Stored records
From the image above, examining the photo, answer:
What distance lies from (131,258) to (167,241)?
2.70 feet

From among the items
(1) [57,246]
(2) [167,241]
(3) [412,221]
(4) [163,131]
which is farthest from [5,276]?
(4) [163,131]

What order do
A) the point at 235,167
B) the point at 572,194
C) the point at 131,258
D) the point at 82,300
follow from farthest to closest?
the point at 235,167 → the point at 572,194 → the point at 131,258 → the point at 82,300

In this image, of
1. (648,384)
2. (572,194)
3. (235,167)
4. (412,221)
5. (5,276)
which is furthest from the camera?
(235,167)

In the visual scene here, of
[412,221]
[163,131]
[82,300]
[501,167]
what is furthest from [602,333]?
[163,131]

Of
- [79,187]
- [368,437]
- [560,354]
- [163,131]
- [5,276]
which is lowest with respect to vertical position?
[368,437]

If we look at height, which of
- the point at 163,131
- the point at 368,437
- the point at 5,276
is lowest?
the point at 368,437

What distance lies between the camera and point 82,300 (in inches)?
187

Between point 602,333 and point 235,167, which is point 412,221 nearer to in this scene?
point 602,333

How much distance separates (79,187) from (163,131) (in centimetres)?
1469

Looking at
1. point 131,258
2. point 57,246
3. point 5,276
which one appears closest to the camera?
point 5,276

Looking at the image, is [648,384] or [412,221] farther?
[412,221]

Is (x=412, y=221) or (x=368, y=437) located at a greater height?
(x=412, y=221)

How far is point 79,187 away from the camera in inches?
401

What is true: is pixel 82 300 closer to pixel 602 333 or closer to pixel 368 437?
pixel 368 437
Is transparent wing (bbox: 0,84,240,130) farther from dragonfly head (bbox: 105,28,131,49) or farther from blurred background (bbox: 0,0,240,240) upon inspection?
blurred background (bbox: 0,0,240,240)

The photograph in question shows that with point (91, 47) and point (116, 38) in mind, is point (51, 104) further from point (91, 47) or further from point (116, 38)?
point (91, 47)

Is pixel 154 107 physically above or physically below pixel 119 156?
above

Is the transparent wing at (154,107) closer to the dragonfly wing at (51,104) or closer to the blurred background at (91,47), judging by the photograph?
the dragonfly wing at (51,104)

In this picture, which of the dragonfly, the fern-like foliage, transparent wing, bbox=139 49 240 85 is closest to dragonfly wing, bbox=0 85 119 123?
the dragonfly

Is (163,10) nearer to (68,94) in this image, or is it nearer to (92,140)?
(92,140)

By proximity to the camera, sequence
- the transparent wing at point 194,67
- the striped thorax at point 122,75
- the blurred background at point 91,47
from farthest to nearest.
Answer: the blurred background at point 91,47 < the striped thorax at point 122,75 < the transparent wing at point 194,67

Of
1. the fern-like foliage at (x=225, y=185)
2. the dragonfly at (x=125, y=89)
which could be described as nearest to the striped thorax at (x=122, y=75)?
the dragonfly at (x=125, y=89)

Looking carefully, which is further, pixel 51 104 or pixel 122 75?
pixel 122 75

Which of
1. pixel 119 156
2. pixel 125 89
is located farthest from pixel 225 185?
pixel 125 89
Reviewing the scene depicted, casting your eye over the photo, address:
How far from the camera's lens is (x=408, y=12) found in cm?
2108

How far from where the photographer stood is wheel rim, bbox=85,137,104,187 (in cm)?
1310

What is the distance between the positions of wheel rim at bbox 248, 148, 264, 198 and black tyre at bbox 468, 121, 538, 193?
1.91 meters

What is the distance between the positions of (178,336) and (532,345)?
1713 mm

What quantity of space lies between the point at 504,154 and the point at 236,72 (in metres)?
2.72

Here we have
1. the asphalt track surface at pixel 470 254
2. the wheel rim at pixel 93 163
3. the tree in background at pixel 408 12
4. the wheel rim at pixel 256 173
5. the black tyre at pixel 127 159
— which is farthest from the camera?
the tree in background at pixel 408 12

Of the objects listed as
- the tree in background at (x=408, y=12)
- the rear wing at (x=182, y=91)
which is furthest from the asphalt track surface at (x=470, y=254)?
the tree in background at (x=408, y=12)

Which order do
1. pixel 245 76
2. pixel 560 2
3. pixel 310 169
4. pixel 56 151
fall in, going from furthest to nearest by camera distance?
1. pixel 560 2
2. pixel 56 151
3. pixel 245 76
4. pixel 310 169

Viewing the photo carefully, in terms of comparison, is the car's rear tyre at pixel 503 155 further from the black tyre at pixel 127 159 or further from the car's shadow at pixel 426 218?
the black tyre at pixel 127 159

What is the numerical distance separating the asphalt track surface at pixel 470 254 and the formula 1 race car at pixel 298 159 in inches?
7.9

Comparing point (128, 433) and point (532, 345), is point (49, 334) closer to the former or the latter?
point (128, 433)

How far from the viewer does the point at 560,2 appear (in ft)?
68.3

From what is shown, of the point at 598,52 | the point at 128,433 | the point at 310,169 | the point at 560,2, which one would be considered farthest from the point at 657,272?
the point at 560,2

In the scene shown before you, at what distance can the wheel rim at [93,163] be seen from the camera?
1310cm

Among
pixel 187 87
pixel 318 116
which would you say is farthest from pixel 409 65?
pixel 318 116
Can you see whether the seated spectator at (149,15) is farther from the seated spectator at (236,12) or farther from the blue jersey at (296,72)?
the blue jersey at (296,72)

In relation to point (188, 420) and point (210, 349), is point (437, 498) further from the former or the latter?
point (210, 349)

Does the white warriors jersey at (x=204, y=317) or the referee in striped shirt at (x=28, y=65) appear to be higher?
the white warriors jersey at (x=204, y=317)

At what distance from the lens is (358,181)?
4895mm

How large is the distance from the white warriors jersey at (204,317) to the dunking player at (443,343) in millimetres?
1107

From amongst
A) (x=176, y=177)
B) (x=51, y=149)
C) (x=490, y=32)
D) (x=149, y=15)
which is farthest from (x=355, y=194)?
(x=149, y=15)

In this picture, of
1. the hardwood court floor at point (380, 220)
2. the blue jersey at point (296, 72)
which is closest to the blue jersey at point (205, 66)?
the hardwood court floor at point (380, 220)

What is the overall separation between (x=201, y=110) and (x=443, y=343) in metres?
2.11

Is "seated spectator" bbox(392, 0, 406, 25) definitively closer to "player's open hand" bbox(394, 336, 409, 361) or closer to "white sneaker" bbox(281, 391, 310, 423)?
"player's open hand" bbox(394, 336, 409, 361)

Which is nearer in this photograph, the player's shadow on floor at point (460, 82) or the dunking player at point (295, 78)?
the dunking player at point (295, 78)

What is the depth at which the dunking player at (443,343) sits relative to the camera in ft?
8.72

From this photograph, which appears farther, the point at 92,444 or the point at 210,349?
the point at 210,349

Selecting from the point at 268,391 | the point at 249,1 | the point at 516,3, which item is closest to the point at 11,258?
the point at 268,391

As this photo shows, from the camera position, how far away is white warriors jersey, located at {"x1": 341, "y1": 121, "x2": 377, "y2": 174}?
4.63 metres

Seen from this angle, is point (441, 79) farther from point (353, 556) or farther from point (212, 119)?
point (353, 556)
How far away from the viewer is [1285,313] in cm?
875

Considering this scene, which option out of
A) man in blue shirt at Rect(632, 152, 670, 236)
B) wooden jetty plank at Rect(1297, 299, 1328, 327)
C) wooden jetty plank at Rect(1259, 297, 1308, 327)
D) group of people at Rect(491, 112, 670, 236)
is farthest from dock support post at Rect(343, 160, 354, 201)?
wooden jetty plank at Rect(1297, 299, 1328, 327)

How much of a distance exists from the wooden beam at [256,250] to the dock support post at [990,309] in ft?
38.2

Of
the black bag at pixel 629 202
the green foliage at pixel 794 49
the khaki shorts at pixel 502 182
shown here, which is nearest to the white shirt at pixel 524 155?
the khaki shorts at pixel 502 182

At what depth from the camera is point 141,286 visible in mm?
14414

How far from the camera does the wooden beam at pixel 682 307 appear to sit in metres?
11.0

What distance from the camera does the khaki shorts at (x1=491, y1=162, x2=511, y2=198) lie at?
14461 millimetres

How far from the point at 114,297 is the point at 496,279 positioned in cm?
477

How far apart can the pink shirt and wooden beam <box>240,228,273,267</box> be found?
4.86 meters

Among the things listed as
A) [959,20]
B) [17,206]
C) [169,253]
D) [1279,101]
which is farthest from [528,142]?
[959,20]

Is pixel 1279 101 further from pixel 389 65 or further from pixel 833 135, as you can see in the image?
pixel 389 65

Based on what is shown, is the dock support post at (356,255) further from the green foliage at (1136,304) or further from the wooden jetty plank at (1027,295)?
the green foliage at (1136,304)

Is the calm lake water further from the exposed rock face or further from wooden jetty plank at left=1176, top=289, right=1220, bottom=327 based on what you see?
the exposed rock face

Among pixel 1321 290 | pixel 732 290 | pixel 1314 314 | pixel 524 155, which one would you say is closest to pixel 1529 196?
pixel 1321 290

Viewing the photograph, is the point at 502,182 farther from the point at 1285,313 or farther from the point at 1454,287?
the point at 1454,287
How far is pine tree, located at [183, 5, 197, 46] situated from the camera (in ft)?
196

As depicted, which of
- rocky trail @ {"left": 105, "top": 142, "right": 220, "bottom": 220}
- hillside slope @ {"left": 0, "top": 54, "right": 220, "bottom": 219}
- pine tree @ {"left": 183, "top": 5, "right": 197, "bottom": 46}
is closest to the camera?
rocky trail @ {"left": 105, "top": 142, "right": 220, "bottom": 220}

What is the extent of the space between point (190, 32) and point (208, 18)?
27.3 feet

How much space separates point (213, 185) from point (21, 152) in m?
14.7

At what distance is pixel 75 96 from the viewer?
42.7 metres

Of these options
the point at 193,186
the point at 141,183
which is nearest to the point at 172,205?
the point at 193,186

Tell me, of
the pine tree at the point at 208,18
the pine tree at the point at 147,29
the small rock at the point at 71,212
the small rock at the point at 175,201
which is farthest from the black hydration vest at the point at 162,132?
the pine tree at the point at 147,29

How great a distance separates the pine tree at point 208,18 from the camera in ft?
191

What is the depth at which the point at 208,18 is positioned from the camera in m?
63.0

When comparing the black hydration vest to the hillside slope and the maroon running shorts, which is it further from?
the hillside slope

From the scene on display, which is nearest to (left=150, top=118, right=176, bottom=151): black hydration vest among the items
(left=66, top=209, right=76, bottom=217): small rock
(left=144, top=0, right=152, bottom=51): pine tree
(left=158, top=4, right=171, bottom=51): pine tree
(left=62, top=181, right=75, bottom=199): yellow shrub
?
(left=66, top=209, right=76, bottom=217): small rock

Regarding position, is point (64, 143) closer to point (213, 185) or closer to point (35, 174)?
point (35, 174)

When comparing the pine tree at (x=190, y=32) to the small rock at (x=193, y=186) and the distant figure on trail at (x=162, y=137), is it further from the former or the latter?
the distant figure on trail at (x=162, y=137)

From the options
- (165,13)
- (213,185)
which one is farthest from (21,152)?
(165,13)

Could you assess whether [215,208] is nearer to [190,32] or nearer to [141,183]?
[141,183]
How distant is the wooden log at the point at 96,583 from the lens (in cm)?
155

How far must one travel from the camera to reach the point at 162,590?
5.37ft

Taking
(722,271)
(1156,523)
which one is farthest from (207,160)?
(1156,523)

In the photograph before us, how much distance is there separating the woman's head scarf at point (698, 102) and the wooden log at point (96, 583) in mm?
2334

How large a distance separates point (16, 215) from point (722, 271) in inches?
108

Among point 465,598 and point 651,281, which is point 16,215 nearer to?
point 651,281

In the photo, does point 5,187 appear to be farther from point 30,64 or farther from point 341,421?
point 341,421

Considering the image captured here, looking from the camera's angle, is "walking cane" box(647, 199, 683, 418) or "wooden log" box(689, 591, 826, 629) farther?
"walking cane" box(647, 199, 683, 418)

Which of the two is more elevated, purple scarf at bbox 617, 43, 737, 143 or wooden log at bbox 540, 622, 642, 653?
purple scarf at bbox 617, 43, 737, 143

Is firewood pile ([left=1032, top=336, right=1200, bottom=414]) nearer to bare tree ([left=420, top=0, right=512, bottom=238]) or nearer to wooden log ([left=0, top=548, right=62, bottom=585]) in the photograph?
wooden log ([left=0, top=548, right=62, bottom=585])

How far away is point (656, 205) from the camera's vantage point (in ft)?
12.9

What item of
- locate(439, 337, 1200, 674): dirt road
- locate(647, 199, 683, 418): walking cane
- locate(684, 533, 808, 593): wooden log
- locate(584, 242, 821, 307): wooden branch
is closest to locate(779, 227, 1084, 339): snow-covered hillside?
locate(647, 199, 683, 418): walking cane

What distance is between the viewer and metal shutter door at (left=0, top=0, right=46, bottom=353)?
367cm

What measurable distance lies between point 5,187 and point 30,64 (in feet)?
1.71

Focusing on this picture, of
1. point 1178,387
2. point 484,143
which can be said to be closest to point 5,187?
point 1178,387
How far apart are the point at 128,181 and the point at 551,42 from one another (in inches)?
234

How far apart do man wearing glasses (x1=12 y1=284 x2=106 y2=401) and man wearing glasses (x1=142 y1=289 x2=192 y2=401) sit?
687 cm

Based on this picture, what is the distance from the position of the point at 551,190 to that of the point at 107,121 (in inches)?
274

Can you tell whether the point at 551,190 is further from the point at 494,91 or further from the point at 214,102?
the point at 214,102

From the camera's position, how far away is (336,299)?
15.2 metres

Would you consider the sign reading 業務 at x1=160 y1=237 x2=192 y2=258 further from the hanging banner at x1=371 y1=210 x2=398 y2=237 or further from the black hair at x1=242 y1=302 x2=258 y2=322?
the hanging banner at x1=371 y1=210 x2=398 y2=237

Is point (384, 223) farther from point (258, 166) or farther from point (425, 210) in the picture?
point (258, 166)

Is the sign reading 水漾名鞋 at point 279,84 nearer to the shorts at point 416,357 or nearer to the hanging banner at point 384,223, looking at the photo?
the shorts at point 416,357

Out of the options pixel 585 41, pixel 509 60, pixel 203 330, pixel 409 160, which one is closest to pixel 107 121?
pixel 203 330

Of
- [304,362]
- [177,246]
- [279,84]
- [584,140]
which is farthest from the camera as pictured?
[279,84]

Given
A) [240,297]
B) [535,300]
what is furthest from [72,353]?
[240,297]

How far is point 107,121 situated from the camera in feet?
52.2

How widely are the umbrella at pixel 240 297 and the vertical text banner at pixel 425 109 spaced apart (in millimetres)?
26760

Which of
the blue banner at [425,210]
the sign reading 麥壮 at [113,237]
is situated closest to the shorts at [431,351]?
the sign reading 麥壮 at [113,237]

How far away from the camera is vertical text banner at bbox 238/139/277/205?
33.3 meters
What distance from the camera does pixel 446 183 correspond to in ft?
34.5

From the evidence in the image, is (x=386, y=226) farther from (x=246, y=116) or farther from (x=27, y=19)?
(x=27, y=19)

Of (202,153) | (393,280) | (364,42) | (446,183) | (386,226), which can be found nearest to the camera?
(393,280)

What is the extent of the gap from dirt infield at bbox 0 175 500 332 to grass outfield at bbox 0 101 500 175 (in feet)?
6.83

§ Instructions for the task:
Retype the items word for word, starting with the line that contains "Is the sign" and continuing through the end of the items.

§ Written response:
Is the sign reading 水漾名鞋 at point 279,84 nearer to the shorts at point 416,357 or nearer to the hanging banner at point 384,223, looking at the photo?
the shorts at point 416,357

Out of the options pixel 585 41, pixel 509 60, pixel 203 330, pixel 409 160, which one is closest to pixel 107 121?
pixel 203 330

Of
- [304,362]
- [177,246]
- [279,84]
- [584,140]
which is farthest from the camera as pictured?
[279,84]

Given
A) [240,297]
B) [535,300]
what is furthest from [72,353]?
[240,297]

How far is point 107,121 situated from the camera in feet?
52.2

How widely are the umbrella at pixel 240 297 and the vertical text banner at pixel 425 109 spaced apart (in millimetres)?
26760

Which of
the blue banner at [425,210]
the sign reading 麥壮 at [113,237]
is situated closest to the shorts at [431,351]?
the sign reading 麥壮 at [113,237]

How far away from the camera is vertical text banner at bbox 238/139/277/205?
33.3 meters
What distance from the camera does pixel 446 183 correspond to in ft?
34.5

From the evidence in the image, is (x=386, y=226) farther from (x=246, y=116) or farther from (x=27, y=19)?
(x=27, y=19)

Of (202,153) | (393,280) | (364,42) | (446,183) | (386,226), which can be found nearest to the camera?
(393,280)

What is the extent of the gap from dirt infield at bbox 0 175 500 332 to grass outfield at bbox 0 101 500 175 (in feet)?
6.83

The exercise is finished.